Onde começa, por onde passa e onde acaba a nossa liberdade? Todos nós já nos deparámos com pelo menos uma destas questões, que em certos cenários, são tudo menos fáceis de ser definidas! Mas quantos de nós já alguma vez parou para pensar: Afinal o que é a liberdade?

A liberdade pode ser considerada como o conceito central da vida humana, é o elemento fundamental de qualquer animal, é o que o distingue de um ser vegetal.

Assim que o Homem nasce, adquire múltiplas faculdades, sendo uma delas a liberdade, que de acordo com a filosofia de Jean Jaques Rousseau, entre outros tais como John Locke ou Montesquieu, aquele é quem melhor defende esta tese, sendo esta a chamada liberdade natural. O Homem é livre de escolher, este pode optar por praticar o bem ou o mal, nada o impede, ou seja, a liberdade no seu estado mais puro ou inocente. Esta faculdade está presente em qualquer animal vivo, desde um insecto à mais alta, culta, desenvolvida ou até mais importante pessoa no mundo. Como exemplo prático, não existe nenhum código de conduta entre os caranguejos que os proíba de praticar atos canibais, no entanto eles são livres de o fazer e jamais serão punidos por tal ação.

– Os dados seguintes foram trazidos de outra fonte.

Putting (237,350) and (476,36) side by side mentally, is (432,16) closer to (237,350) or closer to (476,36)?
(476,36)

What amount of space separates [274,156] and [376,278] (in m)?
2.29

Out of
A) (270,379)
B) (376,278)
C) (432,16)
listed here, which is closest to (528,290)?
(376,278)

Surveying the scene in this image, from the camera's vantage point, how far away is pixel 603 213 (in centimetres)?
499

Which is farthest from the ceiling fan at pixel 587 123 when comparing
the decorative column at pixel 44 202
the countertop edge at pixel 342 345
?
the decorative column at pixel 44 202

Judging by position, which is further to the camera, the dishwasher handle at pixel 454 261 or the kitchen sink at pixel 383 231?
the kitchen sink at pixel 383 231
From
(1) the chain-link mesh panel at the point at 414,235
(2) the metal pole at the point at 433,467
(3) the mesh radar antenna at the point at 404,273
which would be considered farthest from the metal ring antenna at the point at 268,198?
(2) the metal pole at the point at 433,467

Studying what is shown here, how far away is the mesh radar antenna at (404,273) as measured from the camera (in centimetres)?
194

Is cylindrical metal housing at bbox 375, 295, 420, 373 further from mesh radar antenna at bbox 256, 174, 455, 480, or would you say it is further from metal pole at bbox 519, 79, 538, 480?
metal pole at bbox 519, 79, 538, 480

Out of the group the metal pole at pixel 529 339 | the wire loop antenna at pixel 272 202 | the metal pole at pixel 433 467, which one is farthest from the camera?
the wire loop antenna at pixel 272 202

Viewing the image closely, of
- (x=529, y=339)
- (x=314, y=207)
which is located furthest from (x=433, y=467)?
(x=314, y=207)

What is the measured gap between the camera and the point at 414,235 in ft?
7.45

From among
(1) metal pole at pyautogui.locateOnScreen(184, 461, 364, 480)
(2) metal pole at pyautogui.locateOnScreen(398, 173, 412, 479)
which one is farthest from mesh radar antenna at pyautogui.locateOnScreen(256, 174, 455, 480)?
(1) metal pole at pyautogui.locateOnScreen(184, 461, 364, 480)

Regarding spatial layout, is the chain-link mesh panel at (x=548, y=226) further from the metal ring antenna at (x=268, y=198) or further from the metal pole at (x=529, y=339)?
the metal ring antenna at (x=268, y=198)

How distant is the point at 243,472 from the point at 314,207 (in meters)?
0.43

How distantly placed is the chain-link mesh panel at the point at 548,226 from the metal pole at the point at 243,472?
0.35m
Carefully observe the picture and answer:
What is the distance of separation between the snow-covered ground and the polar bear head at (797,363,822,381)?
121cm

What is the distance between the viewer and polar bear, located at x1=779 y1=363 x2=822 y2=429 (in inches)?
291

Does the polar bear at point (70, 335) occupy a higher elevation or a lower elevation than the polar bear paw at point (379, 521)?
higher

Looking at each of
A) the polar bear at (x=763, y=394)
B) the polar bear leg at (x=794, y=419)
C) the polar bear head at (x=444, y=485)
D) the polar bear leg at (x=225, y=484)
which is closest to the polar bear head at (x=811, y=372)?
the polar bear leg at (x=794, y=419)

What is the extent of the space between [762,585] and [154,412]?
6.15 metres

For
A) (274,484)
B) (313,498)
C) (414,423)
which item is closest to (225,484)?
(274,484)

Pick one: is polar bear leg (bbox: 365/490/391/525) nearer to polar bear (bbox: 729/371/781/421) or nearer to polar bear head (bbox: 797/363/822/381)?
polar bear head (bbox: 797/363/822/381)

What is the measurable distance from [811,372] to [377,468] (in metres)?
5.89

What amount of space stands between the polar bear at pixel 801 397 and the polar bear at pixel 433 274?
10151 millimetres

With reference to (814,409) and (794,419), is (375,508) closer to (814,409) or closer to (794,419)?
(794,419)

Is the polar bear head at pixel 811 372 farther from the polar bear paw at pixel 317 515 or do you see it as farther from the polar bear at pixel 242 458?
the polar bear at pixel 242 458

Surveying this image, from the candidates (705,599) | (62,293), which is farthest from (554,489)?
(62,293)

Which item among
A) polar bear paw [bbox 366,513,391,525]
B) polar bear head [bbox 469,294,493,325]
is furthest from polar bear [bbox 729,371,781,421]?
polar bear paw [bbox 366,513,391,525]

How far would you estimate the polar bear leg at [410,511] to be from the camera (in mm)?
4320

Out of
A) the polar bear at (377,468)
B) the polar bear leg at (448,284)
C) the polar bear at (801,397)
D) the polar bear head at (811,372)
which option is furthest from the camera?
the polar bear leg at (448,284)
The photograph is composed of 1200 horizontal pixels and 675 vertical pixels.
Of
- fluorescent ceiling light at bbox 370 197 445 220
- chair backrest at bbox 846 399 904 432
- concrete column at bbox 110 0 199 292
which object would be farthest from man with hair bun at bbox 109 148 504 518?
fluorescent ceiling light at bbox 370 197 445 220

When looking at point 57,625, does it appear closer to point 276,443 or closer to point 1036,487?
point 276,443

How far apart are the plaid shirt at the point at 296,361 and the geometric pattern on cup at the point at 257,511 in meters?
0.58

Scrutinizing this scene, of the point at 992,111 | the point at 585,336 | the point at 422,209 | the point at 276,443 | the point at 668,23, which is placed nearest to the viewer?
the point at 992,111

Não nos choca se um símio acasalar com outro símio seu consanguíneo, bem como tantos outros factos, facilmente censuráveis se aplicados ao Homem, que podemos encontrar na vida selvagem… Mas será que se eles coabitassem em sociedade, se se achassem o ser mais importante e mais avançado do planeta isto se passaria assim? Claro que não! Enquanto o animal vive em bando, o Homem vive em sociedade, razão pela qual, muitos dos cultos praticados pelas tribos humanas são censuráveis, pois uma tribo é algo que se aproxima mais de um bando do que de uma sociedade. E é precisamente aqui que o Homem atravessa esta linha entre o chamado ser civilizado e o não civilizado, é onde nascem os preconceitos, a distinção entre o bem e o mal, os códigos morais e consequentemente a regulação de condutas! Acima de tudo, surge a matéria da igualdade, a qual aparentemente nada tem a ver com liberdade, mas no fundo são dois elementos que jamais podem existir um sem o outro.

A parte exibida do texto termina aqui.